- SELECTED PASSAGE:

----

Sunday, December 5, 2010

River of Gold, white blood, life's treasure



"FDA-Industry collaboration at Stake in November?"
Concerns expressed in a published article dated April 2004 by the Medical device and diagnostic industry explain the FDA's new view on "collaboration."
"The agency's current attitude toward collaboration, Philips said, represents a significant shift in its approach to regulation. He contrasted this new posture to the agency's previous practice of maintaining what he called 'a certain distance from the industry it regulated.'
http://www.mddionline.com/print/889

Fascinating that we now believe that a regulatory government agency can now collaborate with industry as well as with non-profit and educational institutions. How is it that we believe a regulatory body can regulate while collaborating? Now let me see, the FDA collaborates with HMBANA milk banks. Does it collaborate with Prolacta? And if it doesn't, wouldn't Prolacta be angry that HMBANA has an "in" with the government but they don't? Does the FDA collaborate with the infant formula industry, too? Is the collaboration that HMBANA gets the same as the collaboration that the infant formula industry gets? And when the FDA helps write the guidelines for HMBANA, then it appears to me that HMBANA is no longer an independent non-profit organization but rather an off-shoot of the FDA. When we mix relationships up between the government and industry, educational institutions, and non-profits, what are we creating?? Will independent thought survive in this atmosphere? I noticed in the build-up to the invasion of Iraq, there became this political undertone among US LC's on Lactnet. It was the silencing of any comments on war and its effect on breastfeeding. It was the American flag plastered on websites. It was a level of craziness that I still do not understand. I like the American flag, I support democracy, democratic principles. Yet, I am troubled by a theme of "My country right or wrong." So if your country tells you to jump off the cliff, would you jump? When non-profits become entangled with the federal government, they entangle us all in the political atmosphere of government interests. Which is often not the interests of everyday people but the interests of people of power and wealth. When government and professions get enmeshed, then your politics determines your acceptability. Democracy? Freedom of thought? Freedom of Inquiry? Where goes science, the search for truth, when government and institutions and corporations melt into one massive bureaucracy? I am fascinated, like I am fascinated with watching a rattlesnake, or a hawk catch its prey.

----

- GIVEN ENTRIES:
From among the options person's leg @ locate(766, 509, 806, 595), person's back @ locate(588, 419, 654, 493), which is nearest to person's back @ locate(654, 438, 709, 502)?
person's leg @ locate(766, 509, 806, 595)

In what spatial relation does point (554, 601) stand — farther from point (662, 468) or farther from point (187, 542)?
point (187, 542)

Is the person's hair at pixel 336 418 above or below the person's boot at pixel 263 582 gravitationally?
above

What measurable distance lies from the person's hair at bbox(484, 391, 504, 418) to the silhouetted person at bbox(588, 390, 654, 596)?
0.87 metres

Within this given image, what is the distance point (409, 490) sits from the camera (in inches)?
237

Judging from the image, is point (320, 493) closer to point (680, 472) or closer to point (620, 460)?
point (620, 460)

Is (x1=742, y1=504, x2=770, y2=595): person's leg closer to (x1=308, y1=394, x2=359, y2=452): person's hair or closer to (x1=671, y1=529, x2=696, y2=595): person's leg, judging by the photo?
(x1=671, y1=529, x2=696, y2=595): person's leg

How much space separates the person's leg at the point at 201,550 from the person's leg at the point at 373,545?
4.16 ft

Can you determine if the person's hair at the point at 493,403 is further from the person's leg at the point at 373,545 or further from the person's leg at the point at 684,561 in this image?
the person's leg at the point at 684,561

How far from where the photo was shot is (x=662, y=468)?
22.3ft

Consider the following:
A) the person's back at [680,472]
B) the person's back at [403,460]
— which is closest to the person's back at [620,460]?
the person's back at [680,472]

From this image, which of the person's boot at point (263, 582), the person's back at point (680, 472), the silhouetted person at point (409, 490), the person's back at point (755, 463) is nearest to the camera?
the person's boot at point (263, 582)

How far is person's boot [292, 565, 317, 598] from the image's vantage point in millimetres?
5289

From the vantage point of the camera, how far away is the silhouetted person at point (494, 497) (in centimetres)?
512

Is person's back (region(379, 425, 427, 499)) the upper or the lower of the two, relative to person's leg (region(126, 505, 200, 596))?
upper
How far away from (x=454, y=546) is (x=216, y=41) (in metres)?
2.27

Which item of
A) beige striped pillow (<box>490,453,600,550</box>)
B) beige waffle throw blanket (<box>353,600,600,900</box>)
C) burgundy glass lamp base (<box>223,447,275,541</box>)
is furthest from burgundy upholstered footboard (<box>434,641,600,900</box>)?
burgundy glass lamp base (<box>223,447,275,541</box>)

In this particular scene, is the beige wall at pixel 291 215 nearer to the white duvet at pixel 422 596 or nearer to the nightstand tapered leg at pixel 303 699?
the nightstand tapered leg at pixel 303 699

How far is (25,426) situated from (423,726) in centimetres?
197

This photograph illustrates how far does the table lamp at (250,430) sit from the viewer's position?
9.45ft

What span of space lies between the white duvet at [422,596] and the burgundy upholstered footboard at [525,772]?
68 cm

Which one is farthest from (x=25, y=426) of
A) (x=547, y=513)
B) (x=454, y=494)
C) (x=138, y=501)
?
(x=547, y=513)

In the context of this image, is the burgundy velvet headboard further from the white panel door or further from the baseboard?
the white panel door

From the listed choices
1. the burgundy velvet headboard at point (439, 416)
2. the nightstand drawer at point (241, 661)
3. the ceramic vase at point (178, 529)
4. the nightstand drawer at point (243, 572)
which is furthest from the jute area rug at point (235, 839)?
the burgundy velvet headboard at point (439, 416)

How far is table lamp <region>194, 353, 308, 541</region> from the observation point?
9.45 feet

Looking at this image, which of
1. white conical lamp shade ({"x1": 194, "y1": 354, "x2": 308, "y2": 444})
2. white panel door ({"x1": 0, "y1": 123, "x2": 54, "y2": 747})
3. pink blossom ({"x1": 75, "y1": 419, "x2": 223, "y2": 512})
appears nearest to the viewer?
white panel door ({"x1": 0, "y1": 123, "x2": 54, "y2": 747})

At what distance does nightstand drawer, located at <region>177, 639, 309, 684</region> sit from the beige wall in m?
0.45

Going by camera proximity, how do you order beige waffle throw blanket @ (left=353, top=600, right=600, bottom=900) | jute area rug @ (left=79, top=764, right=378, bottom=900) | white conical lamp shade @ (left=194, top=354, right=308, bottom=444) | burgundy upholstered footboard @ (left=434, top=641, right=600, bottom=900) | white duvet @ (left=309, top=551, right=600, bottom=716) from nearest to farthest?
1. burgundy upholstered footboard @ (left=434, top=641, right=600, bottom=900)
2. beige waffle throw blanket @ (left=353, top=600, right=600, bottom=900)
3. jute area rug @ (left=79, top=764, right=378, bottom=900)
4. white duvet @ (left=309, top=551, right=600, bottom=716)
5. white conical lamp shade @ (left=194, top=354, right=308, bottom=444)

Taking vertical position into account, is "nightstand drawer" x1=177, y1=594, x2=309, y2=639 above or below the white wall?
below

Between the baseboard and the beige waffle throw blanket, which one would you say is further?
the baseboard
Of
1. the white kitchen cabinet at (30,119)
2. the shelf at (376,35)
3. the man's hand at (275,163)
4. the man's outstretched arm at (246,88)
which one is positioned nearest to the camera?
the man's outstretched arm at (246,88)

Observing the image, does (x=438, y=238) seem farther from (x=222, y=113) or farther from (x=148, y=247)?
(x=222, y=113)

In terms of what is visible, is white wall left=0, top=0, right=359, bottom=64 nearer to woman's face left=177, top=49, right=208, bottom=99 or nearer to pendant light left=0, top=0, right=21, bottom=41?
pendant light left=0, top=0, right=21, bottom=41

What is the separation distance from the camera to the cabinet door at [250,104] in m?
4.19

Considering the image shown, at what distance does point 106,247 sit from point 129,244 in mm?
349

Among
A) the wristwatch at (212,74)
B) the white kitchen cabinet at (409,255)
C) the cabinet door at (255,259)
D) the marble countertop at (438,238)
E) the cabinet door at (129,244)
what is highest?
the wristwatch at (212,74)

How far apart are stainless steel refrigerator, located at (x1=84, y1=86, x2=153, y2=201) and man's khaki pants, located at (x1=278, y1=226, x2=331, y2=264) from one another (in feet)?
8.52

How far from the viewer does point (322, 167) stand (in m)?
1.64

----

- WORK REQUEST: In the post on FDA-industry collaboration, what earlier practice of the agency did Philips contrast with its new posture?

- ANSWER FOR THIS EXERCISE: He contrasted it with the agency's previous practice of maintaining "a certain distance from the industry it regulated."